On 8/11/21 6:45 AM, Morgan Read wrote:
Hi List,
Since my cry for (fairly minor) help here:
https://lists.debian.org/debian-user/2021/08/msg00461.html
I think I've dug myself into a bit of a deep hole.

After having overcome a fairly fundamental bug with calamares as described here:
https://github.com/calamares/calamares/issues/1564#issuecomment-846321060
And, (unnecessarily as it turned out) re-installed my system, I find
I'm unable to boot. ...


"Find the needle in the haystack" does not work for me:

1.  It takes an unpredictable amount of time.

2.  Meanwhile, operations are stopped.

3.  Only one needle?  Really?

4.  How do I validate that the haystack is "correct"?
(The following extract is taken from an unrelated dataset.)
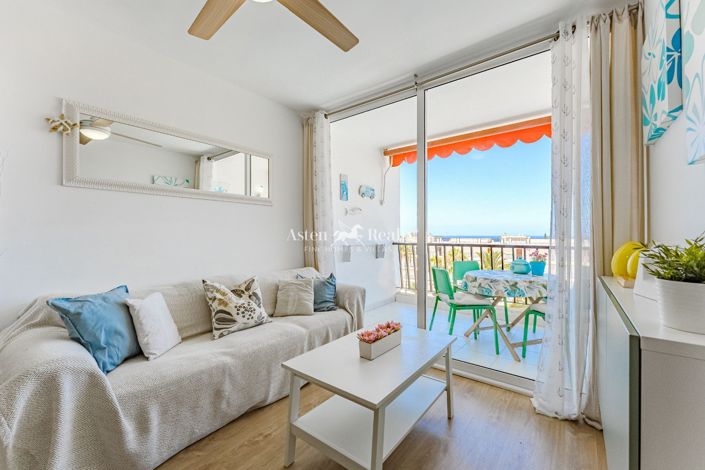 Image No.3-Appartement de 2 chambres à vendre à Los Cristianos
I keep my operating system images small enough to fit onto a single "16 GB" device (USB flash drive, SD card, SSD, HDD, etc.) using BIOS, MBR, and no hardware or software RAID (lowest common denominator). I take raw binary images of my operating system devices periodically and as needed. I keep my operating system configuration files in a version control system. I keep the vast majority of my data on RAID in a file server. I snapshot, replicate, back up, archive, etc., everything and rotate backup media on-, near-, and off-site. I have redundant and spare hardware.


When a system image is damaged or doubtful, I restore the last raw binary image onto a blank device, check out the configuration files, and restore local data. The computer is back in operation in a predictable amount of time with a high level of confidence that everything is correct.